BK-type inequalities and generalized random-cluster representations

TL;DR

This paper extends the BK inequality to various non-product measures, including certain Ising models, using a generalized random-cluster representation and a folding technique, broadening its applicability in statistical physics.

Contribution

It introduces new extensions of the BK inequality for non-product measures, including antiferromagnetic and ferromagnetic Ising models, via a generalized random-cluster framework and a novel folding method.

Findings

BK inequality holds for k-out-of-n measures.

Antiferromagnetic Ising Curie-Weiss model satisfies BK inequality.

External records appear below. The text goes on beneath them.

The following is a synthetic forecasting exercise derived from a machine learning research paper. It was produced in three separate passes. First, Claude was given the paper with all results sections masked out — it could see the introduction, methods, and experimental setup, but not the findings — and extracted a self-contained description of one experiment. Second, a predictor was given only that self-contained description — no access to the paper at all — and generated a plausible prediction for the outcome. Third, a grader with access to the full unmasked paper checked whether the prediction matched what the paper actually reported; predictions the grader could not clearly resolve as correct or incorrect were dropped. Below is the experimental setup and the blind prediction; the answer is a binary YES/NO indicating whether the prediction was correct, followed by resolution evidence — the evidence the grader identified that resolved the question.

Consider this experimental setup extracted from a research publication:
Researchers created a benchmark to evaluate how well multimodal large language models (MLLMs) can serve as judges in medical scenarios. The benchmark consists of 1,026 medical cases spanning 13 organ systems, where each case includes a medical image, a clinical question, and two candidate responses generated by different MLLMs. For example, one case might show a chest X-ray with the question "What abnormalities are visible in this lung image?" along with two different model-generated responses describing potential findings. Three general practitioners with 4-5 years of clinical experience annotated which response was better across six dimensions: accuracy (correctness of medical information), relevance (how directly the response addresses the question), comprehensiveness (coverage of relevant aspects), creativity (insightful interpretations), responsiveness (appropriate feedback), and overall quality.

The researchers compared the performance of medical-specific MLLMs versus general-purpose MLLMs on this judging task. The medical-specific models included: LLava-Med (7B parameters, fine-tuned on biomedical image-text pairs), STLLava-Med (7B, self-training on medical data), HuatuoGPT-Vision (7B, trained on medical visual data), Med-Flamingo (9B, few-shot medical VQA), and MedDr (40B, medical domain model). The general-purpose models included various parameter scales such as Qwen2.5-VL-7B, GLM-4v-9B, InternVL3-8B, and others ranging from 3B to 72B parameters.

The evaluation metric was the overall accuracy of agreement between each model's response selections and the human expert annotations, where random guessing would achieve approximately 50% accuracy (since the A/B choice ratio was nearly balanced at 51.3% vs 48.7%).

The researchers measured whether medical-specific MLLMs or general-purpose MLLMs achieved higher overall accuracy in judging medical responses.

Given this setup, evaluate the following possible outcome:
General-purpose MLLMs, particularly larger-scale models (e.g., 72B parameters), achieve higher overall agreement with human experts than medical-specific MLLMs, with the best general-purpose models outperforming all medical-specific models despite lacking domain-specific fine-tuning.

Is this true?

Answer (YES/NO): YES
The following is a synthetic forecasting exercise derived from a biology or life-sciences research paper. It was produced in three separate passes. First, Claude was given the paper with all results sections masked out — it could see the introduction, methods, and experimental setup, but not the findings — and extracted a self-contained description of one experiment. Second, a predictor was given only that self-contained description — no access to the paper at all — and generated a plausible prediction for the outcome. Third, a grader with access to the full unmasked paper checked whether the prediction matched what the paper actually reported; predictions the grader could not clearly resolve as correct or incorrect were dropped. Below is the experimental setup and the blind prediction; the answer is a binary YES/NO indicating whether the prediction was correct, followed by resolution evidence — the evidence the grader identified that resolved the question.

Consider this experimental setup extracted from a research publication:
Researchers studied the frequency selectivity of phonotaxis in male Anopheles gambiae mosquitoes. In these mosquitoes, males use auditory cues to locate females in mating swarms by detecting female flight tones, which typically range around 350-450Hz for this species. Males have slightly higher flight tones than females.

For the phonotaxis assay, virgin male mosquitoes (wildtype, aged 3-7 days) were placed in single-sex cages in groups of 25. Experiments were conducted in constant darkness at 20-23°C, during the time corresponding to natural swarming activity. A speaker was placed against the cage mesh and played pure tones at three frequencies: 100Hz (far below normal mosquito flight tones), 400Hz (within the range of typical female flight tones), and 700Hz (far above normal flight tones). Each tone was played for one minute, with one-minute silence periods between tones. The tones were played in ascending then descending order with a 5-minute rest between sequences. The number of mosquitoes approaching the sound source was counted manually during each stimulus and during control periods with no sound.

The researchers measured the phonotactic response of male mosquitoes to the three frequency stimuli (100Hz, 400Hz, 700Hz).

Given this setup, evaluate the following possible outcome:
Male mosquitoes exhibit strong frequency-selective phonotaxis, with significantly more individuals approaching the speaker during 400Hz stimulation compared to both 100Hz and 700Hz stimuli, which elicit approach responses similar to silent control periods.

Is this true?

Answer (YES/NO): NO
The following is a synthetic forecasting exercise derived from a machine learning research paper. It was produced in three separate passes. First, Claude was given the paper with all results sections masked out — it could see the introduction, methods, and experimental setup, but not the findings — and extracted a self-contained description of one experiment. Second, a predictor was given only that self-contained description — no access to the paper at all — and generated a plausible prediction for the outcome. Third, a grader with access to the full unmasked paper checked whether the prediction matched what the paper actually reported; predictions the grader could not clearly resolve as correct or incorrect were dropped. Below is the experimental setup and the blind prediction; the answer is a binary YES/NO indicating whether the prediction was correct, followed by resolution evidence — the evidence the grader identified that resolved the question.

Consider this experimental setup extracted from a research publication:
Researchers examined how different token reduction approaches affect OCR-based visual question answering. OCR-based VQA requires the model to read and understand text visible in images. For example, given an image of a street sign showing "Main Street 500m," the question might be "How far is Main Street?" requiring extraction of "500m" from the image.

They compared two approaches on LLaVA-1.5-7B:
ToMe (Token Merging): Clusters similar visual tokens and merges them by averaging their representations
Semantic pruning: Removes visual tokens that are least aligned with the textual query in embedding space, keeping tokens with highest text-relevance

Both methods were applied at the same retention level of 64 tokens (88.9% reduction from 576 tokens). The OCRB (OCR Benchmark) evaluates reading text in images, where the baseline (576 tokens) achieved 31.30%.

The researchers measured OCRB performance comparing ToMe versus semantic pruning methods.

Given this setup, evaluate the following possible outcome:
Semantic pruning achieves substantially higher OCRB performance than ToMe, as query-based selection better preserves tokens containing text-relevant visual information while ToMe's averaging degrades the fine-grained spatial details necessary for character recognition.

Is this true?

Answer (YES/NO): YES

Cluster-disjoint occurrence probability bounds for Gibbs measures.

Abstract

Recently, van den Berg and Jonasson gave the first substantial extension of the BK inequality for non-product measures: they proved that, for k-out-of-n measures, the probability that two increasing events occur disjointly is at most the product of the two individual probabilities. We show several other extensions and modifications of the BK inequality.In particular, we prove that the antiferromagnetic Ising Curie-Weiss model satisfies the BK inequality for all increasing events. We prove that this also holds for the Curie-Weiss model with three-body interactions under the so-called Negative Lattice Condition. For the ferromagnetic Ising model we show that the probability that two events occur `cluster-disjointly' is at most the product of the two individual probabilities, and we give a more abstract form of this result for arbitrary Gibbs measures. The above cases are derived from a general abstract theorem whose proof is based on an extension of the Fortuin-Kasteleyn random-cluster representation for all probability distributions and on a `folding procedure' which generalizes an argument of D. Reimer.